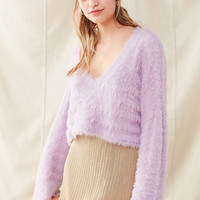 Urban Renewal Remade Gold Knit Sparkle Skirt | Urban Outfitters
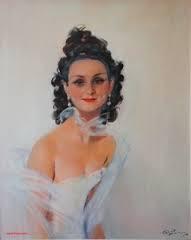 Jean Gabriel Domergue, jeune femme à la fossette, panneau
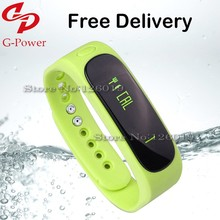Smart Bracelet E02 waterproof Bluetooth 4.0 Health Wristband Smart Wristband for Android IOS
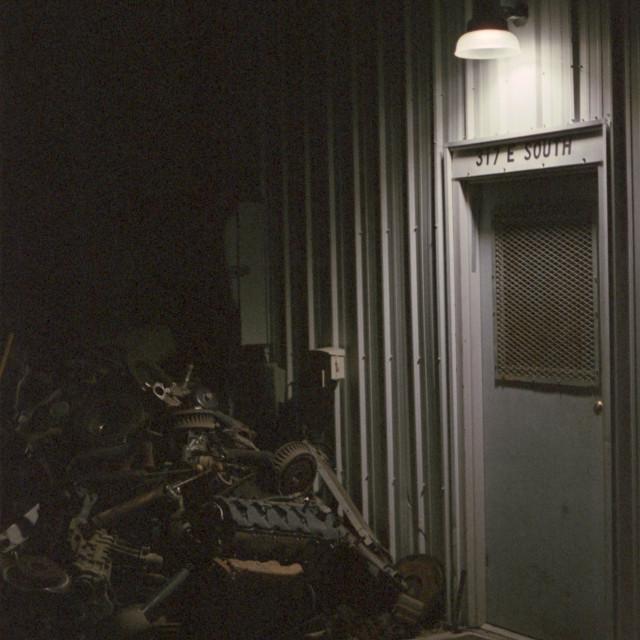 """""""Doorway to Mechanic"""" stock image"""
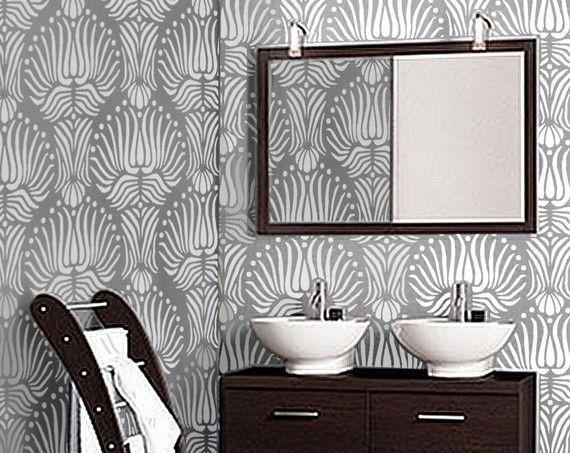 Schablone Für Die Wand Art DECO Flora Muster Von OliveLeafStencils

• **WHAT TO PRODUCE**
Quote the entries above word for word. Leave the images out.

• **EXPECTED ANSWER**
 Urban Renewal Remade Gold Knit Sparkle Skirt | Urban Outfitters
 Jean Gabriel Domergue, jeune femme à la fossette, panneau
Smart Bracelet E02 waterproof Bluetooth 4.0 Health Wristband Smart Wristband for Android IOS
 """""""Doorway to Mechanic"""" stock image"""
 Schablone Für Die Wand Art DECO Flora Muster Von OliveLeafStencils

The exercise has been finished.